The talks come as the conflict involving the US, Israel and Iran enters its sixth day and maritime traffic through the strategic waterway has been severely disrupted. The Strait of Hormuz — a critical route for roughly one-fifth of global oil and liquefied natural gas supplies — is effectively closed to most commercial shipping.
Data cited by the sources indicate that crude tanker movements through the strait have dropped sharply. The average number of daily tanker transits has fallen from about 24 to just four on March 1. At the same time, roughly 300 tankers are currently stuck inside the strait with no clear route out, while additional vessels are unable to enter the area to load cargo once those ships depart.
The disruption has pushed oil prices significantly higher, with crude rising by more than 15% since the crisis began. Analysts warn that the market outlook could become even more bullish if the waterway remains closed for an extended period.
China has a strong incentive to restore shipping flows because it receives around 45% of its oil imports through the Strait of Hormuz. One notable development reported overnight involved a vessel named Iron Maiden, which changed its tracking signal to indicate “China-owner” status before successfully transiting the strait. According to reports, only ships owned by Chinese or Iranian entities are currently being allowed to pass.
The situation has raised a key question for global energy markets: whether China’s negotiations could lead to a broader framework that allows international shipping to resume, or whether Beijing is simply securing a limited corridor for its own vessels while most other ships remain blocked. If the latter proves true, analysts say the arrangement would likely do little to ease pressure on global oil benchmarks.

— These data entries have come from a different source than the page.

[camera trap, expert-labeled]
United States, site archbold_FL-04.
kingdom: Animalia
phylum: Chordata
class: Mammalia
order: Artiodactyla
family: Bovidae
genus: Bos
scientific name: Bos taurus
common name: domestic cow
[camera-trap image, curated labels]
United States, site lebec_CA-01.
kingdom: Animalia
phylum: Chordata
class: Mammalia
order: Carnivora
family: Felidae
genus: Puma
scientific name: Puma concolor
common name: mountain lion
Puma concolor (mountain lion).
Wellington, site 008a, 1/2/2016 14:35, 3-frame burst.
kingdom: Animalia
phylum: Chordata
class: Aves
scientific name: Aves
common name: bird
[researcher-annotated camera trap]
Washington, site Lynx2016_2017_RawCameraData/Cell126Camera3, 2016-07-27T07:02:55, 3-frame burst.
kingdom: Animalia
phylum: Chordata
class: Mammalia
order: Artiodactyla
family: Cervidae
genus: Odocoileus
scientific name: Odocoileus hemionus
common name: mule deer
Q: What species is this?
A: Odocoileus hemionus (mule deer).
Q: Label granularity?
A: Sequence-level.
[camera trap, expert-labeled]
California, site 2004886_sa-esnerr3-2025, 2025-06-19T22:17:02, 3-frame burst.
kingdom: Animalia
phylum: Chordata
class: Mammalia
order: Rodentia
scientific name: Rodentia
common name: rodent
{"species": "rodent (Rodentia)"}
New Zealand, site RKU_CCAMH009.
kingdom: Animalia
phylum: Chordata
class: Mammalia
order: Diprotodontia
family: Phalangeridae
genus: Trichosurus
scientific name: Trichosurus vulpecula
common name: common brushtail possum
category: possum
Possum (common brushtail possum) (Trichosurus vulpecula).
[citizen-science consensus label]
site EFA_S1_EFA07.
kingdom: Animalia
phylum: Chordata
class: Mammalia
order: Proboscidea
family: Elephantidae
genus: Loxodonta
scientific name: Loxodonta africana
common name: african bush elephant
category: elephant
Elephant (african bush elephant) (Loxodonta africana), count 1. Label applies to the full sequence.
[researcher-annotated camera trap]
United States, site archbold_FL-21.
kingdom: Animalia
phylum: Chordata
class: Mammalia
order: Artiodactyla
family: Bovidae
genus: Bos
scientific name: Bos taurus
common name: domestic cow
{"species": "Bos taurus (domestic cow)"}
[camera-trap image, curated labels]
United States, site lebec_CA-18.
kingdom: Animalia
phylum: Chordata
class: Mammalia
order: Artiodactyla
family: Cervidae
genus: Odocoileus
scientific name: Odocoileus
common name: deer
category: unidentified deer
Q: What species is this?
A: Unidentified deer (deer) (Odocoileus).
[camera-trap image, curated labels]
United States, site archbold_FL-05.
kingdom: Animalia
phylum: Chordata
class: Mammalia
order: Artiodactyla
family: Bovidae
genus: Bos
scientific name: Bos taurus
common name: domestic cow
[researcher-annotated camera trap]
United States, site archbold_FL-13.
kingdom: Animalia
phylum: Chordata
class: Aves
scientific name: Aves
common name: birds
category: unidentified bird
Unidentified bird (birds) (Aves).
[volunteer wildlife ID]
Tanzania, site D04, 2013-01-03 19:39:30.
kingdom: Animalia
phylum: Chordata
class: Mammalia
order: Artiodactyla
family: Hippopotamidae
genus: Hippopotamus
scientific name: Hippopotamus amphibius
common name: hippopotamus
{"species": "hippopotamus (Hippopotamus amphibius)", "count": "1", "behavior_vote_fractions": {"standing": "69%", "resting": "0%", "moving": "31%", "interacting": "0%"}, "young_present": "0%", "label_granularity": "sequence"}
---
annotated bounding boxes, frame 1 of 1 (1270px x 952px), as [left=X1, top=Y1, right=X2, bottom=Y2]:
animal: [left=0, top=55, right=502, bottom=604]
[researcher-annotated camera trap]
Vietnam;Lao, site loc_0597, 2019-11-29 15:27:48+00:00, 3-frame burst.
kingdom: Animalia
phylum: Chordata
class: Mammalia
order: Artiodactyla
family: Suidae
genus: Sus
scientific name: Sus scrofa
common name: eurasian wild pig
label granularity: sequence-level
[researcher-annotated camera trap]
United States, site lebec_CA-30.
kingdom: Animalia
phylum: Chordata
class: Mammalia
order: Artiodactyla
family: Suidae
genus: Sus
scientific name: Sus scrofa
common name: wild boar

Despite the ongoing disruption, there were some tentative signs of easing pressure in energy markets. U.S. crude futures (WTI) fell by $1.57 to $79.40.
Earlier, US Treasury Secretary Scott Bessent announced a temporary policy measure aimed at stabilising global oil supply. In a statement, he said the Treasury Department would issue a 30-day waiver allowing Indian refiners to purchase Russian oil that is currently stranded at sea.
“To enable oil to keep flowing into the global market, the Treasury Department is issuing a temporary 30-day waiver to allow Indian refiners to purchase Russian oil. This deliberately short-term measure will not provide significant financial benefit to the Russian government as it only authorises transactions involving oil already stranded at sea. India is an essential partner of the United States, and we fully anticipate that New Delhi will ramp up purchases of U.S. oil. This stop-gap measure will alleviate pressure caused by Iran’s attempt to take global energy hostage.”
Meanwhile, US President Donald Trump publicly downplayed the recent rise in oil prices. However, analysts note that rising gasoline prices have historically been a key concern for his administration, leaving open the question of how long Washington would tolerate higher crude prices. Some observers suggest that prices near or above $80 per barrel for WTI could become a sensitive threshold.